Combining source files & Row Filters

I have two problems I need help with:

1.  Multiple source files.  I have a number of source files (e.g. 36 files, text files, by month, "|" delimited, that are approximately 4 GB each) that all contain the same columns (variables).  Is ther a way to bring many or all of then into the workspace without using "File Reader" for each file?  I tried to use "List Files" and was able to bring all files into the List Flies function, however, I was not able to figure out how to complete the process to bring the data into my workspace.  
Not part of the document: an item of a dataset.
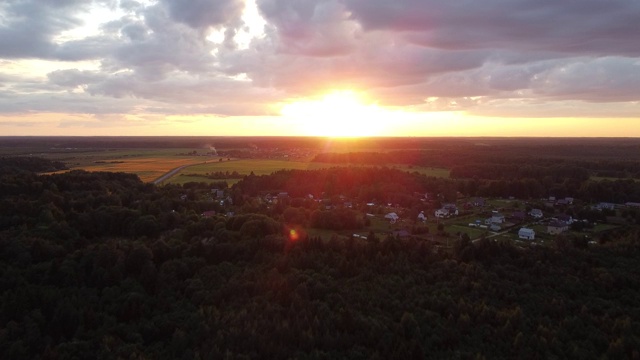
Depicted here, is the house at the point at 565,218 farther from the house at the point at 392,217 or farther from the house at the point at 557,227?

Is there a way bring multiple files with the same columns into a workspace at the same time?

 

2.  Row Filters.  I would like to select a number of records from a large dataset based on the values within a give column.  I was able to successfuly use "Row Filters" when there was only one value or the values were in a range.  However, I would like to perform the filter/query on approximately 20 values at the same time and most are in is a series/range.  Is there a way to do this within "Row Filters" and/or another function?

The data I am using a very large text file.

 

Thanks,

 

 

1) You will need to read these files using a loop.  The workflow should look like:

List Files > TableRow to Variable Loop Start > File Reader > Loop End

The trick is that you need to use the file URL flow variable to configure your file reader.  

 

2) Have you seen the Rule-based row filter?  This will allow you to filter on multiple criteria in a single scan of your data. 

 

Thank you for your help.  I apologize for being unfamilar with boolean search.  I tried several different itterations of the statement below:

Diagnosis Code = 366.10 OR 366.16 OR 366.17 OR 366.19 OR V43.1

"Diagnosis Code" is the column and the values to the right are some of the positive values I am looking for...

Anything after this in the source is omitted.